Non-Stationary Transformers

Updated 5 March 2026

Non-Stationary Transformers are specialized architectures designed to adapt Transformer models for data with evolving statistical properties over time or space.
They integrate methods like memory-based meta-learning, de-stationary attention, and wavelet-based decompositions to counteract over-stationarization and capture dynamic patterns.
Empirical benchmarks show improvements in time series forecasting, geospatial modeling, and adaptive reinforcement learning, highlighting their practical benefits in non-stationary regimes.

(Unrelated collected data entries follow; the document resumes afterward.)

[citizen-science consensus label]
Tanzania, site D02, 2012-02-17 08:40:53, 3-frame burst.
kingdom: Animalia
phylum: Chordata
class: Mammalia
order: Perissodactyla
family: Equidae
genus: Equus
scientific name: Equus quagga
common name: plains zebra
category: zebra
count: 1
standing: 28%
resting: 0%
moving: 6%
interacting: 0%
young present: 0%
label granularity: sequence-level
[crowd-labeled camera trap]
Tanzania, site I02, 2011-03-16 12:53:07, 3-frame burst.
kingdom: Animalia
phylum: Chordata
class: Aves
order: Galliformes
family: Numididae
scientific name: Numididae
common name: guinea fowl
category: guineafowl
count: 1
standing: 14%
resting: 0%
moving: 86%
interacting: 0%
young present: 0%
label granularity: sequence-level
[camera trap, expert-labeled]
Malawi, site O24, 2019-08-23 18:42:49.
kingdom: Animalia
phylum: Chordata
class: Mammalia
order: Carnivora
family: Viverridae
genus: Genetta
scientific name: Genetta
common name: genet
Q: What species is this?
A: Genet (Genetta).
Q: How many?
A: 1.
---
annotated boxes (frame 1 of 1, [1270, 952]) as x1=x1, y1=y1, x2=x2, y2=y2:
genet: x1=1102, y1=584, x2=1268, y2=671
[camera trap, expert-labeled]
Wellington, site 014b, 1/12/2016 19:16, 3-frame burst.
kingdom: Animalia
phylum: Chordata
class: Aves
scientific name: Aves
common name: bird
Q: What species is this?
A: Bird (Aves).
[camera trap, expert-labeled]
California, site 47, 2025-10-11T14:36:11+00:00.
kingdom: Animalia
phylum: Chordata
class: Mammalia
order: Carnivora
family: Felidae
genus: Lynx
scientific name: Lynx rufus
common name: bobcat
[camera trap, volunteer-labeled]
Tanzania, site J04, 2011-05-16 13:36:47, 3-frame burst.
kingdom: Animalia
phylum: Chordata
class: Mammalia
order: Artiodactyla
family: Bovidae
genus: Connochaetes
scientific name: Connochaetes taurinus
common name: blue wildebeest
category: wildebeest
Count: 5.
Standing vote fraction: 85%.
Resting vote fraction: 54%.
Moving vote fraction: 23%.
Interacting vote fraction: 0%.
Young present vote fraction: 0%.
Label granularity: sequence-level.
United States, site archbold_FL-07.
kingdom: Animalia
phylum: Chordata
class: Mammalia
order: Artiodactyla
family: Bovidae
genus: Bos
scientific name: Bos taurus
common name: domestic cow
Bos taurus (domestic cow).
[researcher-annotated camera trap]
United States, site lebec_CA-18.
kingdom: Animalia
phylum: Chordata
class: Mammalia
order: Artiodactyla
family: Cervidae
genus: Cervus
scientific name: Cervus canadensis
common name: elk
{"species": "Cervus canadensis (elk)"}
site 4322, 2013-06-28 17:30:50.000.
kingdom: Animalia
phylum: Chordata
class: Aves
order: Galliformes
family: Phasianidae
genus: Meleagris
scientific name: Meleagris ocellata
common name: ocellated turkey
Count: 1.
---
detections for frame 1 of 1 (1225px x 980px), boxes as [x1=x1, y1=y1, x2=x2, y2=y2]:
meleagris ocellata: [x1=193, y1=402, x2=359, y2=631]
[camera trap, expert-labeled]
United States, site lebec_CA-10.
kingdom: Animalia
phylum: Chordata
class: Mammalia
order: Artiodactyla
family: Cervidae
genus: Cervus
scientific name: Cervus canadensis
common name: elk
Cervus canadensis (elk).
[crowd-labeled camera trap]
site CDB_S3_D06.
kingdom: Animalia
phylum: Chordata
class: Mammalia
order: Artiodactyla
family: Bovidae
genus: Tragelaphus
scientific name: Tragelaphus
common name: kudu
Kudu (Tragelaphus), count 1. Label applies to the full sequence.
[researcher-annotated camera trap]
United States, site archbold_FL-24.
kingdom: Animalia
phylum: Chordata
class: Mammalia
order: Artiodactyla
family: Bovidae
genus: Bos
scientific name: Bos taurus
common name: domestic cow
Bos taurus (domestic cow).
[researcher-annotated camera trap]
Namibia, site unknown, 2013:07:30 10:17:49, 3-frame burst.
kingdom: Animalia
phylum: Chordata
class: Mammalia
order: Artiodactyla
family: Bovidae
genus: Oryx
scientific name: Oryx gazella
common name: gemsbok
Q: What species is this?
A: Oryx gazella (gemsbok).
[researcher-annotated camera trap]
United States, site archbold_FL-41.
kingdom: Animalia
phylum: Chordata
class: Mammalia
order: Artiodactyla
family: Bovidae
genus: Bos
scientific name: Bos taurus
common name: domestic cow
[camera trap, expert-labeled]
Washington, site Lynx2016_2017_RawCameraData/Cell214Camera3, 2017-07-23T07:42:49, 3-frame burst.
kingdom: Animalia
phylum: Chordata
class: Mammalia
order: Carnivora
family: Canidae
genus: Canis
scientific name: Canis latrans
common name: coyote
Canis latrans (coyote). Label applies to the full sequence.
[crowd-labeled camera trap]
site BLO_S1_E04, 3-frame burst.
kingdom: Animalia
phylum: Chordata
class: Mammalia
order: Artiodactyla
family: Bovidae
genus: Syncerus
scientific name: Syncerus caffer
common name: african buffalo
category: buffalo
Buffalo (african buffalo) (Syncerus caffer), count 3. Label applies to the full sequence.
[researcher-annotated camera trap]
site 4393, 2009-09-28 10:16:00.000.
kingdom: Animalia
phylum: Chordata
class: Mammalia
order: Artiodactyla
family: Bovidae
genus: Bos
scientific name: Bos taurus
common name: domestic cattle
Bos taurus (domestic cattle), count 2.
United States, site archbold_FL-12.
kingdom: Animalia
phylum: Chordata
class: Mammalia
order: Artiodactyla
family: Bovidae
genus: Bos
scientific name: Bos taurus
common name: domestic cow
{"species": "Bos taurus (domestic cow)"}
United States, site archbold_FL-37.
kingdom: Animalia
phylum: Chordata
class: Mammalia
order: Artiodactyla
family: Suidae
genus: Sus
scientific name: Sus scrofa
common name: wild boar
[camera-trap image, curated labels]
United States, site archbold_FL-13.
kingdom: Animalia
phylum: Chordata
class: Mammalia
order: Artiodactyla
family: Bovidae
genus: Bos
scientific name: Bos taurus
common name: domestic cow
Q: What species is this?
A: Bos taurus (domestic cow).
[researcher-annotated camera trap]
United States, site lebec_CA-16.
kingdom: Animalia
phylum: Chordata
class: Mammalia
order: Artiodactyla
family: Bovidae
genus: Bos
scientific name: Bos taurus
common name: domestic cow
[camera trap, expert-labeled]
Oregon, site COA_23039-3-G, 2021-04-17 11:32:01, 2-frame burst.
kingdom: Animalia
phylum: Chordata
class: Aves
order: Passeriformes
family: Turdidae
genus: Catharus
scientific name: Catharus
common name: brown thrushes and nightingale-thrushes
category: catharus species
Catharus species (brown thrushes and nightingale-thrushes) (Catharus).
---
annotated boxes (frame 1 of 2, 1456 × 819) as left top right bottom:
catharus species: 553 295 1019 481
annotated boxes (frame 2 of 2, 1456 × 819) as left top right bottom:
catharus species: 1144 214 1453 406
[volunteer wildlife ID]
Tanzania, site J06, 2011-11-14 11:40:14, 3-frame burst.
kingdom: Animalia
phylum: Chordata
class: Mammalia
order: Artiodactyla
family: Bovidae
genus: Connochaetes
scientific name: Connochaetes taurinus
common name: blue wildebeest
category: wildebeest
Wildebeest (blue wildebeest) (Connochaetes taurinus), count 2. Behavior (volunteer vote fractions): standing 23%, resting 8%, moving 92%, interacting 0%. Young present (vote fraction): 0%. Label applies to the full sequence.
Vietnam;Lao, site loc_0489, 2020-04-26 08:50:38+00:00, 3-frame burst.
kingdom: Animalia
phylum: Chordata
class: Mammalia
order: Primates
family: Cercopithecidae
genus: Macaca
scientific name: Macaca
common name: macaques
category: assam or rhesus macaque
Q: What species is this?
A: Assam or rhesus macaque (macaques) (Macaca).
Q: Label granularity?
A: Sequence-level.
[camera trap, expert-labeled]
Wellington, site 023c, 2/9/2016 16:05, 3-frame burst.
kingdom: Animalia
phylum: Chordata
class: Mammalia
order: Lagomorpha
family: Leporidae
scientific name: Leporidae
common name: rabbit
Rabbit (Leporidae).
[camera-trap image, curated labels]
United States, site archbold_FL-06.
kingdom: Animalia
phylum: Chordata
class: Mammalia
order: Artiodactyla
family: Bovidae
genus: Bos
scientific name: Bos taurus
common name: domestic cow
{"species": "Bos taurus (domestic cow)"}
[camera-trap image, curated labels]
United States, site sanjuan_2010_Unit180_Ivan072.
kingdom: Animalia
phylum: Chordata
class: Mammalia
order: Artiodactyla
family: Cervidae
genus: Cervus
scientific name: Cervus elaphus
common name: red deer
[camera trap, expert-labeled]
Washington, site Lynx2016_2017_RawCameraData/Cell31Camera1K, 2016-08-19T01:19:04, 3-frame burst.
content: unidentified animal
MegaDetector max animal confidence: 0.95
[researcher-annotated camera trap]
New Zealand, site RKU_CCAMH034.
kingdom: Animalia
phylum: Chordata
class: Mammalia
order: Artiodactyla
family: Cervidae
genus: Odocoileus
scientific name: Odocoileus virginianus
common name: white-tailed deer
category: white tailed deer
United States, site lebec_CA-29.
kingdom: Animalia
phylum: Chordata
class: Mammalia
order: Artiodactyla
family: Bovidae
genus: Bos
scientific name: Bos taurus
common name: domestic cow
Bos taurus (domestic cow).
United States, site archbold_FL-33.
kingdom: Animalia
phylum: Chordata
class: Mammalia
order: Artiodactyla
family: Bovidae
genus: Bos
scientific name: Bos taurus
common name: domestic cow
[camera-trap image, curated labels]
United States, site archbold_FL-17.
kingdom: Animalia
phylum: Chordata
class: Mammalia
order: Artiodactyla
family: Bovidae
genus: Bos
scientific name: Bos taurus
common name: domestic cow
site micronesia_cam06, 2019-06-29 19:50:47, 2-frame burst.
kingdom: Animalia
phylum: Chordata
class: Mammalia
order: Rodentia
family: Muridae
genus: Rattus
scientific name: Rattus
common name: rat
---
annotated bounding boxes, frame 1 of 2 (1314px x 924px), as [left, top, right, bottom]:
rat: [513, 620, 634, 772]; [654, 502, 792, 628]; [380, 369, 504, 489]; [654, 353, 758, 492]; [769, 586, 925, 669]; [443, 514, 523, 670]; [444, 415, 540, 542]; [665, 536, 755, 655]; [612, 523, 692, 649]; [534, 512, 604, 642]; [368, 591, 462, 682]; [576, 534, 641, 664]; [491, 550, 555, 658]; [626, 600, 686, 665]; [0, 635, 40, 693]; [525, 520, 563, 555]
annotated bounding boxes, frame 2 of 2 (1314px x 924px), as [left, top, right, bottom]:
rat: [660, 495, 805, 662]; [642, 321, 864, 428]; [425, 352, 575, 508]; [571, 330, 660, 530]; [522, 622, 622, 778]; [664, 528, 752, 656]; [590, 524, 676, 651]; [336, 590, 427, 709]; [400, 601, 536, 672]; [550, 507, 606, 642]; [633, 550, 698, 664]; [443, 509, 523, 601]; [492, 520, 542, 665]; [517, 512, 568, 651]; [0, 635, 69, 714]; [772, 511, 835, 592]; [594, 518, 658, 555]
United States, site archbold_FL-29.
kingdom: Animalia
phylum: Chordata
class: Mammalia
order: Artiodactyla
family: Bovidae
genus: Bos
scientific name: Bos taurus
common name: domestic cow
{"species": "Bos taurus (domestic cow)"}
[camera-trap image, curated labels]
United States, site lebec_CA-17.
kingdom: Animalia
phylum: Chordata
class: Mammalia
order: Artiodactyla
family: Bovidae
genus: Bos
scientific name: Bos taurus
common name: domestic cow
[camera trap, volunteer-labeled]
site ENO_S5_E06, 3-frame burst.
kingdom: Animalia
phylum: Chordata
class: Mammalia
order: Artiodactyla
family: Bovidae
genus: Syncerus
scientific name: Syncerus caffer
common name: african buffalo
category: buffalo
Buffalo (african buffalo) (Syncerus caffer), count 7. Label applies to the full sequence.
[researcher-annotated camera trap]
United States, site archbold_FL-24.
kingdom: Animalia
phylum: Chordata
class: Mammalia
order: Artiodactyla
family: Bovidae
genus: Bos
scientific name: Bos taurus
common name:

Non-stationary Transformers constitute a class of architectural variants, training regimes, and theoretical perspectives designed to enable Transformer models to process, predict, or adapt in the presence of non-stationary data—i.e., settings where underlying data distributions, temporal/covariate relationships, or statistical properties change over time or space. Originating from key challenges in time series forecasting, geostatistics, meta-learning, and reinforcement learning, “non-stationary Transformers” address the fundamental inadequacy of naive Transformer application in regimes with drift, changepoints, or distributional heterogeneity. Recent research systematically characterizes, extends, and benchmarks Transformer-based solutions to non-stationarity, establishing both algorithmic principles and empirical best practices.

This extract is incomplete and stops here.